Pull every line containing "Face" out of the listing below.

━━━━━━

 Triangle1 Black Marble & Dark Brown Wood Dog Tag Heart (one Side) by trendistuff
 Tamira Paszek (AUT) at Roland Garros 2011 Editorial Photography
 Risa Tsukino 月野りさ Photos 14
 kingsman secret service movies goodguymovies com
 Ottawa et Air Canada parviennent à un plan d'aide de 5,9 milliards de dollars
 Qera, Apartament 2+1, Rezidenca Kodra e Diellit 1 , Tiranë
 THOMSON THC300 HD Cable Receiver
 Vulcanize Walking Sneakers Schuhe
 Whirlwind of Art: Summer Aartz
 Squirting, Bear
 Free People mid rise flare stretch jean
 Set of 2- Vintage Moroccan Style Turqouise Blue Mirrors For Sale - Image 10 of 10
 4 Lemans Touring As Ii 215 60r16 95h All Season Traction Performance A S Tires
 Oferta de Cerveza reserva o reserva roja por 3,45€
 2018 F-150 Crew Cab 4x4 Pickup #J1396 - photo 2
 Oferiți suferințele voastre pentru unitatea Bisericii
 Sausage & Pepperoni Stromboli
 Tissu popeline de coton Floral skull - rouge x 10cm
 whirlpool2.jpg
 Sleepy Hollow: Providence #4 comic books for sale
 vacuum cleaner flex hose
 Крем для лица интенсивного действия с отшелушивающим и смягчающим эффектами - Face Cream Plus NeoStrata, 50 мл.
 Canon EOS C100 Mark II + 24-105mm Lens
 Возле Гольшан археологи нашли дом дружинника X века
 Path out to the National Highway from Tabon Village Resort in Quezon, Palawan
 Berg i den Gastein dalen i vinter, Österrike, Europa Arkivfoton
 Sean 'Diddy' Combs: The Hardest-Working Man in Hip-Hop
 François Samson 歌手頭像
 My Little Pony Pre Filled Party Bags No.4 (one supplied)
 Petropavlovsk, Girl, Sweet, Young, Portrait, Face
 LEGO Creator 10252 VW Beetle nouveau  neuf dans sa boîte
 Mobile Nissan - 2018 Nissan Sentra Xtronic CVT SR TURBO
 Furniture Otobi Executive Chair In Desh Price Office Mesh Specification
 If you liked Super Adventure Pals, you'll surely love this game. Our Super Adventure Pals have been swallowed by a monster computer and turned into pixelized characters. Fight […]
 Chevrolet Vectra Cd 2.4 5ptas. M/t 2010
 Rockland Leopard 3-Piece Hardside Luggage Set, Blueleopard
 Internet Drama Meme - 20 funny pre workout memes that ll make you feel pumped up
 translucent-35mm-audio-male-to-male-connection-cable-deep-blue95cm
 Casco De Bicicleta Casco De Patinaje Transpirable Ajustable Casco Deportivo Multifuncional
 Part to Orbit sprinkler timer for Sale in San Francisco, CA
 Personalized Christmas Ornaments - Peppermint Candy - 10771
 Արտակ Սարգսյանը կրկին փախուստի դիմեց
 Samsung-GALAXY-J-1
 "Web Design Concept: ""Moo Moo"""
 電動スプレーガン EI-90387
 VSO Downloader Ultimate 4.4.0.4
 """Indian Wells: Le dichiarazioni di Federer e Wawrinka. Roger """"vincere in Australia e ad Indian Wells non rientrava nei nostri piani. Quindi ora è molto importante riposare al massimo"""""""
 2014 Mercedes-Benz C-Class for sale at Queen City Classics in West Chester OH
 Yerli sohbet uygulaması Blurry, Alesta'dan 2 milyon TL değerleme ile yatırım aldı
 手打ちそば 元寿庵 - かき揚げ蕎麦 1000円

━━━━━━

- [OUTPUT FOR THIS EXERCISE]
 Крем для лица интенсивного действия с отшелушивающим и смягчающим эффектами - Face Cream Plus NeoStrata, 50 мл.
 Petropavlovsk, Girl, Sweet, Young, Portrait, Face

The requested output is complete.